» **Page excerpt**
● ● ● ● ●
In [None]:
# Jupyter Notebook to illustrate the use of only basic Python functionality to solve Simple Linear Regression problem
# We will primarily use lists and we will NOT import any Python packages in this unit !!

# The steps:
#   Define a function to create two lists y, x 
#       by reading their values from a .csv file : 'linear-data-set-for-regression.csv'
#   Define functions to calculate : x_squared_bar, xy_bar, xbar, ybar 
#   and use these functions to calculate regression coefficients a and b 
#   calculate the predicted values ycap = a * x + b
#   calculate the residuals e = y - ycap
#   Calculate SSE and MSE

# To emphasize once again, we will not import any of the external Python libraries or packages in this unit

In [None]:
# We will begin by defining a function to read the y,x data from a text file
#   Input: 
#       filename: name of the file
#   Output:
#       yi, xi: two lists

def read_xy_from_file(filename):
    yi, xi = [], [] # Create two empty lists, to be filled in later in the function

    with open("linear-data-set-for-regression.csv", "r") as file:
        a_line = file.readline() # read the first line, and ignore it. It is the the header - y, x
        a_line = file.readline() # read the second line and then enter a 'while' loop

        while a_line:           # So long as a line has been successfully read ...
            yt, xt = a_line.strip().split(",")  # strip the line of leading and trailing spaces, if any, and split on the comma
            yi.append(float(yt))                # convert the string to a float and add it to the y list
            xi.append(float(xt))                # convert the string to a float and add it to the x list
            a_line = file.readline()            # read the next line, and re-enter the loop at the top

    # When control comes here, it means that 'a_line' is empty, there was nothing more to read from the file
    return yi, xi

In [None]:
# Use the function defined above to read the data from the file
# Note: Ensure that the data file is in the same directory as this Notebook
y, x = read_xy_from_file("linear-data-set-for-regression.csv")
● ● ● ● ●
» **Source data**

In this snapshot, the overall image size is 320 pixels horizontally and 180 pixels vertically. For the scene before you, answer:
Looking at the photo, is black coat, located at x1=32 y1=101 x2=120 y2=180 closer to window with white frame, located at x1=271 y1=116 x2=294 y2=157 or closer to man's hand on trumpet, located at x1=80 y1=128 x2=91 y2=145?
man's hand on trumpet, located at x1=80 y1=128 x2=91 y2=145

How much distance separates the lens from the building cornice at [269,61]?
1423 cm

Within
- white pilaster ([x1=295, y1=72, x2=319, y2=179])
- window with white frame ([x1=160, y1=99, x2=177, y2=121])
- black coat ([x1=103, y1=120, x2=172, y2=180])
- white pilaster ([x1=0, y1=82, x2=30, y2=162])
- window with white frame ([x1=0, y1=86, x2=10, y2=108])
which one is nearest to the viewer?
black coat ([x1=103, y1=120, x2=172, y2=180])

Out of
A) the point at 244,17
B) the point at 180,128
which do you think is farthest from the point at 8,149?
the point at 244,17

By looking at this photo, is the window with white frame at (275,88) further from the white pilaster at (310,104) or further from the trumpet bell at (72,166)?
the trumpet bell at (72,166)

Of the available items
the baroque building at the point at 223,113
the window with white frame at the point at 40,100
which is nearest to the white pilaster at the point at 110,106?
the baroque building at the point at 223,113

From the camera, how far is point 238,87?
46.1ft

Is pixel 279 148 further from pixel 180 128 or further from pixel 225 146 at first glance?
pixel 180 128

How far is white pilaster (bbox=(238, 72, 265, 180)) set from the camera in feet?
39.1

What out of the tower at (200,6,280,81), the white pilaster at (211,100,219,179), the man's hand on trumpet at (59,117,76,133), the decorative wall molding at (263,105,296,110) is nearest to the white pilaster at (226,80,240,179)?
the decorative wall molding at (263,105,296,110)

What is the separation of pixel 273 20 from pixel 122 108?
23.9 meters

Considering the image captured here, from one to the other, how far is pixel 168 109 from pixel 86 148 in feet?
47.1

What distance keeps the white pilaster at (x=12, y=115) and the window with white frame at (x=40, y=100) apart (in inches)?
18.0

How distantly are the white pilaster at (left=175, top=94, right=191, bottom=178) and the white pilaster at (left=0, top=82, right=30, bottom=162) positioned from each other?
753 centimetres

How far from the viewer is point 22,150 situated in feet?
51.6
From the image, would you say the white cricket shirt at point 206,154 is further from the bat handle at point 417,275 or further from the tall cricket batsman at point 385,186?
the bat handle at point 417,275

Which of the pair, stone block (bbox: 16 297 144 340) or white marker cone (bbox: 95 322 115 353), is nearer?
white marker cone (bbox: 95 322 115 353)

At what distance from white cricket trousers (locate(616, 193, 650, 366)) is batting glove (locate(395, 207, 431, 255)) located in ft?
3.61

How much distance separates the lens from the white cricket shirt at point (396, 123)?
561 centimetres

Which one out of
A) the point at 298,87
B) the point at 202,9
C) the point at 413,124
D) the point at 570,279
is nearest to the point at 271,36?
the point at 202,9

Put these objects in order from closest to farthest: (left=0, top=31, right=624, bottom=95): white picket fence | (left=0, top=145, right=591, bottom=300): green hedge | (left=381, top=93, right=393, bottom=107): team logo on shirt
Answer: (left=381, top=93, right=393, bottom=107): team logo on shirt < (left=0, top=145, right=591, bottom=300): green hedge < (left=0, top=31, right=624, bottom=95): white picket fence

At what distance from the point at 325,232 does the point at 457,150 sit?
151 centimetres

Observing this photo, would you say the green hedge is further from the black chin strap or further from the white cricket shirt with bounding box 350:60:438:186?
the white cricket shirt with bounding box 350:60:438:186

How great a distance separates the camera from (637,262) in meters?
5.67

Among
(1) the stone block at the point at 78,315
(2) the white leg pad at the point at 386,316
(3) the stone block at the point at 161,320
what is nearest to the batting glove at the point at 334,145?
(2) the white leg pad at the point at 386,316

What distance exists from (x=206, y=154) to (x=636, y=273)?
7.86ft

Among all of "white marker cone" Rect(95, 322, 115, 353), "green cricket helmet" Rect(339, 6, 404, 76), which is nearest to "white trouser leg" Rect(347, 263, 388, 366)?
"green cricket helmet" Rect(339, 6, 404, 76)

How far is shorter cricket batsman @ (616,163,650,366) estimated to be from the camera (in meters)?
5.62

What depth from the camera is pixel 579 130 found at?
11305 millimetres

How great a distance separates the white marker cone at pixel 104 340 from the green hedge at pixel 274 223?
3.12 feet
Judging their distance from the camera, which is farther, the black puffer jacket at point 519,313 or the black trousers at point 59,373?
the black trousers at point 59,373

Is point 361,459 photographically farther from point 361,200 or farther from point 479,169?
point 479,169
● ● ● ● ●
According to the notebook, what does read_xy_from_file do with the first line of the .csv file, and why?

» **Result below**
It reads the first line and ignores it because that line is the header, y, x.